“thebritisharecumming”: Performance Art on Youtube
YouTube, an integral part of the internet, is known for its cats, self-proclaimed stars, and viral videos, but what about art? How can performance art exist next to “Fallout 4 Gameplay?” Far removed from the comforts of museum halls and gallery walls, competition for viewers is steep, and then to further tap into the right audience to build a following, proves even more difficult. But it’s this counter-intuitive decision, to utilize YouTube as the sole platform, that makes Paul Kindersley’s channel, thebritisharecumming, so remarkable.
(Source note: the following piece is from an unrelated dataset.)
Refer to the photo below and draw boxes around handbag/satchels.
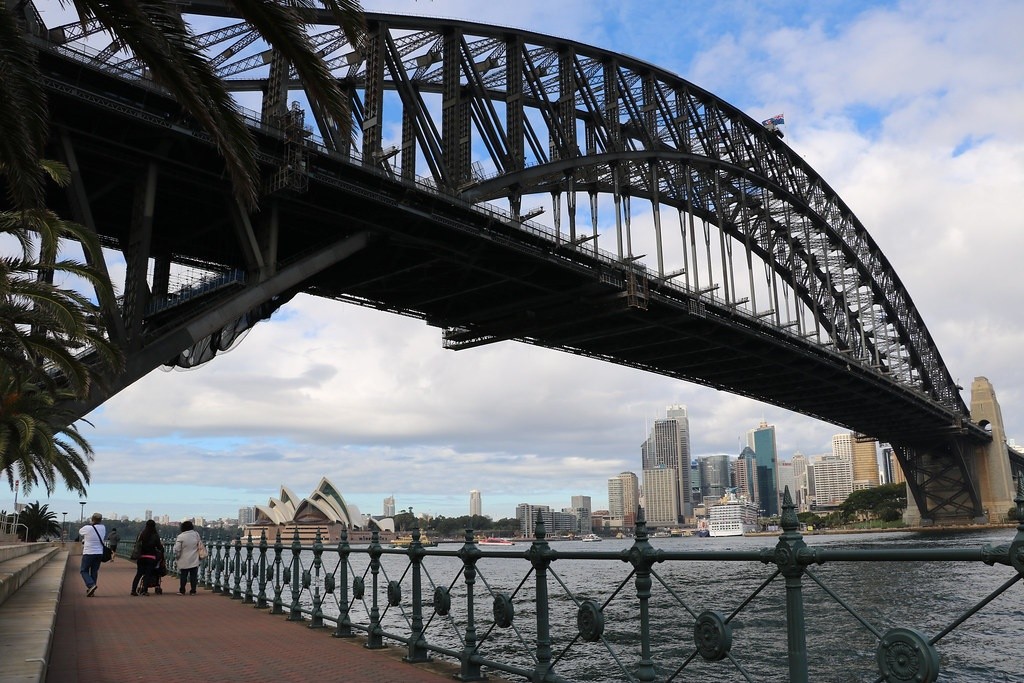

Yoga videos, soft-core porn and make-up tutorials, the bare-bones concepts behind many of Kindersley’s homemade videos are not unfamiliar to YouTube, but what causes them to stand out is his unique artistic perspective. It’s a continous satiric commentary on present society’s quirks; materialism, spiritualism, sexuality, nothing is left untouched. While his videos are indulgent in that quintessential British wit, there’s always an underlying sense of authentic appreciation for the subject; he twerks to Nicki Minaj, because he respects Nicki Minaj. Yet despite his impressive ability to rap a la Nicki, it is Kindersley’s make-up tutorials that still rake in the highest views, and as views are the currency of the internet, it’s these videos we should discuss.
Whether it’s “Quick N’ Subtle,” “Air Hostess,” or “The Only Way is Essex” look that you’re after, Kindersley can serve all your needs. He’ll mention products to use and show you the best techniques, step-by-step, with ease and grace, but that’s where the YouTube community commonalities drop. For instance, while his make-up looks are decidedly female, he himself is not some photogenic female, but a man with impressive facial hair and no shame in hiding it. Then there are the final looks themselves with endless glitter, unnatural foundation, exaggerated eyebrows and lips, one screen shot will make the art part of the video all too obvious. They are caricatures of beauty standards and their subscribers walking on the street, while unrealistic, these faces are reflections of a very close reality.
These videos boast views from a couple thousand to over ten thousand, which, at first glance, is mighty impressive. You can imagine a large room filled with individual representations of these views and you feel claustrophobic, but that same room is easily dwarfed by the city of Rebecca Black’s “Friday” viewers. Why would an artist chose to enter such a brutal ring of competition? Accessibility. The population of people who don’t visit YouTube is a continually smaller minority, and unlike physical galleries where logistics can get in the way, anyone with internet can stumble upon your work. Perhaps it would just be a view of happenstance and they never watch another video, but they did see it, and with videos like Kindersley’s, they are bound to talk about it. While views may be the currency of the internet, people talking is the currency of the art world. YouTube may just prove itself yet.